= Task =
Retype only what runs from the line that contains "If you look at" through the last line of the listing below, both lines included.

= Input material =

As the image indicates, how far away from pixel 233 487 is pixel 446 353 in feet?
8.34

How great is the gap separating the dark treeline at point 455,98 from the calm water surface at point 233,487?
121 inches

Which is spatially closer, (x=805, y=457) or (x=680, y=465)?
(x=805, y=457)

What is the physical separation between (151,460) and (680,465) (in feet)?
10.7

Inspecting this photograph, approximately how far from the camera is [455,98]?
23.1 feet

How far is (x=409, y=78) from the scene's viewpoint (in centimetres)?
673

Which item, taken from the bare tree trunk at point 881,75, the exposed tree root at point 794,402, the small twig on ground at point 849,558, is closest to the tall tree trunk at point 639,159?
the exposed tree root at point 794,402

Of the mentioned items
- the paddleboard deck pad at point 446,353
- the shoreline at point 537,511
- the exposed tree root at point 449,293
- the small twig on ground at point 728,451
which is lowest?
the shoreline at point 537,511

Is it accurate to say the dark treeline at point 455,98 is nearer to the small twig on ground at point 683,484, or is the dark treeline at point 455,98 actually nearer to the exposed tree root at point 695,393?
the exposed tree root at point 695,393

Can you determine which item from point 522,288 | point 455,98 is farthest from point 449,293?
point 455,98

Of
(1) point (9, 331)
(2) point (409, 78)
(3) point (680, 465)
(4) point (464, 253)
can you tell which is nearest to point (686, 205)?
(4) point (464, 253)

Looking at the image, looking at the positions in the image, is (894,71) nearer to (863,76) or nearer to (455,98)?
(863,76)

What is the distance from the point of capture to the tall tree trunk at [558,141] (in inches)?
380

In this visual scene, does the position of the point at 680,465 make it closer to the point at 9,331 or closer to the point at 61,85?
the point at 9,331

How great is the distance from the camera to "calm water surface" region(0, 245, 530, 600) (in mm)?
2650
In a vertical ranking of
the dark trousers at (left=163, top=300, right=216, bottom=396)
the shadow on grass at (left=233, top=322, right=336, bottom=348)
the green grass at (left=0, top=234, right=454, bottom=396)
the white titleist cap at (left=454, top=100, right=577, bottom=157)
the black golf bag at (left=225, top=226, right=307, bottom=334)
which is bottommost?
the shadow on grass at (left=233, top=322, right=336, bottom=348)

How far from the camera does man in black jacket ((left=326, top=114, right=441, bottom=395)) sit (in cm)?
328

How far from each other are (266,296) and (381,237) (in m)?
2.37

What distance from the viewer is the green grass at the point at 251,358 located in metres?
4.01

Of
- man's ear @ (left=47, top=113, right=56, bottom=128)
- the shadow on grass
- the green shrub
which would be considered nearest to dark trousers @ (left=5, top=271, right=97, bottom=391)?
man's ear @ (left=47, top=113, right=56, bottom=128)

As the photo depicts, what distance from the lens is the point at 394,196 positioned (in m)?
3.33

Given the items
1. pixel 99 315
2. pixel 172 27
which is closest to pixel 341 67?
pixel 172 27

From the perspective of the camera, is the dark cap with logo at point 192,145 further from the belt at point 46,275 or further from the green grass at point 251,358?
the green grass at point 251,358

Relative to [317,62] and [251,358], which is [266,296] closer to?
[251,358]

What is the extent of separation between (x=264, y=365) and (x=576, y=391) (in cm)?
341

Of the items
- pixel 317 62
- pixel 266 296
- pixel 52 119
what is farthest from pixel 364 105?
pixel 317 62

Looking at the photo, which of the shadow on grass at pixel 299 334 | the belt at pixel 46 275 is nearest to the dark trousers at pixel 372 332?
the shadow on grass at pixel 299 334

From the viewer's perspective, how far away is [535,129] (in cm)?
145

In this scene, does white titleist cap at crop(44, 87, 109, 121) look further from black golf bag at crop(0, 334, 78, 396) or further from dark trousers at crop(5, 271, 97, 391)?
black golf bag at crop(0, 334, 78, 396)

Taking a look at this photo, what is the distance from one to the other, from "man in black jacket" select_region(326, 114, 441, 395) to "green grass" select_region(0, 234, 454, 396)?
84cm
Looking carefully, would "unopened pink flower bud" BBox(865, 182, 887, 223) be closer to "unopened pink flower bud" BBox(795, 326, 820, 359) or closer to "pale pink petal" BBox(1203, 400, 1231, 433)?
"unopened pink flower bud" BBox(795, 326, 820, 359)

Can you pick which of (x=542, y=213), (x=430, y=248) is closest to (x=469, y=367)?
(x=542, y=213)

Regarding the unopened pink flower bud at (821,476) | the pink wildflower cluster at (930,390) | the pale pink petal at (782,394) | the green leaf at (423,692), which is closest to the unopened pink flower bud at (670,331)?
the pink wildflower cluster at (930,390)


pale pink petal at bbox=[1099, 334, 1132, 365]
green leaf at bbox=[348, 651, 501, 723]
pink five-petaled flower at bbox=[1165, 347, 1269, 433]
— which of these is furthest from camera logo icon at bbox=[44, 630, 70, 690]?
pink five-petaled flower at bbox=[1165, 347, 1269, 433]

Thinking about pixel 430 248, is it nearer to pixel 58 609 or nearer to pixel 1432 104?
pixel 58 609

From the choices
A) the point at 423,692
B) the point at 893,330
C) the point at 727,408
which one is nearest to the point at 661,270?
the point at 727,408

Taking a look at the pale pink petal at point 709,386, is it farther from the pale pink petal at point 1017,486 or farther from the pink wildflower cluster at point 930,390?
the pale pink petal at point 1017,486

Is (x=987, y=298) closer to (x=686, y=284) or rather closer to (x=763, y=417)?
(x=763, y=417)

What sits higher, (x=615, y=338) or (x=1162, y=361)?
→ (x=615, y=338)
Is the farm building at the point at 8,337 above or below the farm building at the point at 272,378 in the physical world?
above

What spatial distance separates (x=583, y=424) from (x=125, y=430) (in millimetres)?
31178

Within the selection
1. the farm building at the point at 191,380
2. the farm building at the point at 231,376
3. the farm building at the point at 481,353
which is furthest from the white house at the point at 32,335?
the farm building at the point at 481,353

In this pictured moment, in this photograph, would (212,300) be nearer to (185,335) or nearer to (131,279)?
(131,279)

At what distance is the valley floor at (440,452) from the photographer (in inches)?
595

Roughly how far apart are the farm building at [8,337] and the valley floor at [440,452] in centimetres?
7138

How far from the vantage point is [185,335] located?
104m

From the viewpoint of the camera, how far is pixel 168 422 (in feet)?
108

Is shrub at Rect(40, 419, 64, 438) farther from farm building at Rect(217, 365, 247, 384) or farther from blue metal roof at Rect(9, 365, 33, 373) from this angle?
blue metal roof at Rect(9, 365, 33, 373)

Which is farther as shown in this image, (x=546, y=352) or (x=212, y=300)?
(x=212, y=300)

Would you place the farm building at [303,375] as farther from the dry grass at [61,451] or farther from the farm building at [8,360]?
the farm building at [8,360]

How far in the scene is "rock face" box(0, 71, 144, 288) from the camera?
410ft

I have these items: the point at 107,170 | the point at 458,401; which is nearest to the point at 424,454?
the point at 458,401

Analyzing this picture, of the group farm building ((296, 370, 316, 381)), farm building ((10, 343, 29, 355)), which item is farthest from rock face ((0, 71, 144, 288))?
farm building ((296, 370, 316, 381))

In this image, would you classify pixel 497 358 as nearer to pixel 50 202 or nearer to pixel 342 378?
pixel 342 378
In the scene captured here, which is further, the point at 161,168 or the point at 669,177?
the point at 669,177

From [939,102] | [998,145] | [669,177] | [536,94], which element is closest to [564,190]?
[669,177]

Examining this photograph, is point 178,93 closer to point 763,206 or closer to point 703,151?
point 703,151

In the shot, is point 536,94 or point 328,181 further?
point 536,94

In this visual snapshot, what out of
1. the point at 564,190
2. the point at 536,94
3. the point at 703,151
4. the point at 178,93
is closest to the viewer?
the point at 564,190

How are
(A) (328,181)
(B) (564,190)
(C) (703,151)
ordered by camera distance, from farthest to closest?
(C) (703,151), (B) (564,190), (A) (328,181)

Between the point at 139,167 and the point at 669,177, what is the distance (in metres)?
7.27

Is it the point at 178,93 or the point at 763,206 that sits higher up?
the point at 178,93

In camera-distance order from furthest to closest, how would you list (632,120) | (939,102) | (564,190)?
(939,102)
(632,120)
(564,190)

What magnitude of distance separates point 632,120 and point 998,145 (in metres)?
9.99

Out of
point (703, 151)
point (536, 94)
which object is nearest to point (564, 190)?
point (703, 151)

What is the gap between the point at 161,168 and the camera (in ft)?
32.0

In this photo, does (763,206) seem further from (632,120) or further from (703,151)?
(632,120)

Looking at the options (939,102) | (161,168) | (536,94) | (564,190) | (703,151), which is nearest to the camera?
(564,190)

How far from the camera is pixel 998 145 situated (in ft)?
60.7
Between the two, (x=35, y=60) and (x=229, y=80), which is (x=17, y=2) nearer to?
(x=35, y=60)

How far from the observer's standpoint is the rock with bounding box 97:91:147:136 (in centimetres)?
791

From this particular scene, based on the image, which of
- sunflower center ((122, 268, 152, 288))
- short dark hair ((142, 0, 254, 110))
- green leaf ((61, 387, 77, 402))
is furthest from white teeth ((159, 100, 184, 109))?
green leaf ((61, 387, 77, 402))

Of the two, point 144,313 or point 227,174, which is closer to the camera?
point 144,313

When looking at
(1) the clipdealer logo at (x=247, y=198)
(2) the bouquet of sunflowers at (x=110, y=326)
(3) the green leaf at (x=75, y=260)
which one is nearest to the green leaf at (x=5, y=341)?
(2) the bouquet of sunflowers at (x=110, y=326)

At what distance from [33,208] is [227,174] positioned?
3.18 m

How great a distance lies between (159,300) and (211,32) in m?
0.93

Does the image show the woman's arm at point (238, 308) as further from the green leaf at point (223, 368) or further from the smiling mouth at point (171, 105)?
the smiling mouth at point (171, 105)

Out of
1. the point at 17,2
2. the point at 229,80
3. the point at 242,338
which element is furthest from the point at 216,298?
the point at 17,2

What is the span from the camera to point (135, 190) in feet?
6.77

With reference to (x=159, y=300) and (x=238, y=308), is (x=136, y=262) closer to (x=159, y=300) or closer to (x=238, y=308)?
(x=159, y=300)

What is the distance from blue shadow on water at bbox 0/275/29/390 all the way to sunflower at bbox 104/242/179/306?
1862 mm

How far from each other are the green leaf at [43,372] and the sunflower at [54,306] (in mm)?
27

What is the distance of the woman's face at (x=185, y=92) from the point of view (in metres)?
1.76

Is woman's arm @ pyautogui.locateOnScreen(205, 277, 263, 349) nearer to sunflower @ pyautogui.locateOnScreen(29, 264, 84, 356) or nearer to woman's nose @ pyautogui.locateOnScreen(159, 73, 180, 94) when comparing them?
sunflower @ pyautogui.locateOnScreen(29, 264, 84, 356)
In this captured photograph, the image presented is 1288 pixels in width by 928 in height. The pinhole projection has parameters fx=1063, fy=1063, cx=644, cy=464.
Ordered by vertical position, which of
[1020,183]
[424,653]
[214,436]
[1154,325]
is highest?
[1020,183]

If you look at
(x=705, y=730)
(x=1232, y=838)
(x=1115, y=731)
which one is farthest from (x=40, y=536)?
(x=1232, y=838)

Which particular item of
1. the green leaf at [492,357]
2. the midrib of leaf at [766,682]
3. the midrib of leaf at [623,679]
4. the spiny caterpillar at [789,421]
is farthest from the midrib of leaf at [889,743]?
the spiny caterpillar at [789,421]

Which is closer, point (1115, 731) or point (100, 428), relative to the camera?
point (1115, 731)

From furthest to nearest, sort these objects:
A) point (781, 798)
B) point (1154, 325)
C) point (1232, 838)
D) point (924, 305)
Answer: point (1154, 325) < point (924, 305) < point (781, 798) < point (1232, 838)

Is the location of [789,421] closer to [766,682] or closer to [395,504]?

= Result of the task =
If you look at
(x=705, y=730)
(x=1232, y=838)
(x=1115, y=731)
which one is farthest from (x=40, y=536)?
(x=1232, y=838)

Which particular item of
1. the green leaf at [492,357]
2. the midrib of leaf at [766,682]
3. the midrib of leaf at [623,679]
4. the spiny caterpillar at [789,421]
is farthest from the midrib of leaf at [889,743]?
the spiny caterpillar at [789,421]

Which is closer, point (1115, 731) or point (100, 428), relative to the camera?
point (1115, 731)

From furthest to nearest, sort these objects:
A) point (781, 798)
B) point (1154, 325)
C) point (1232, 838)
D) point (924, 305)
Answer: point (1154, 325) < point (924, 305) < point (781, 798) < point (1232, 838)

Is the location of [789,421] closer to [766,682] or closer to [395,504]?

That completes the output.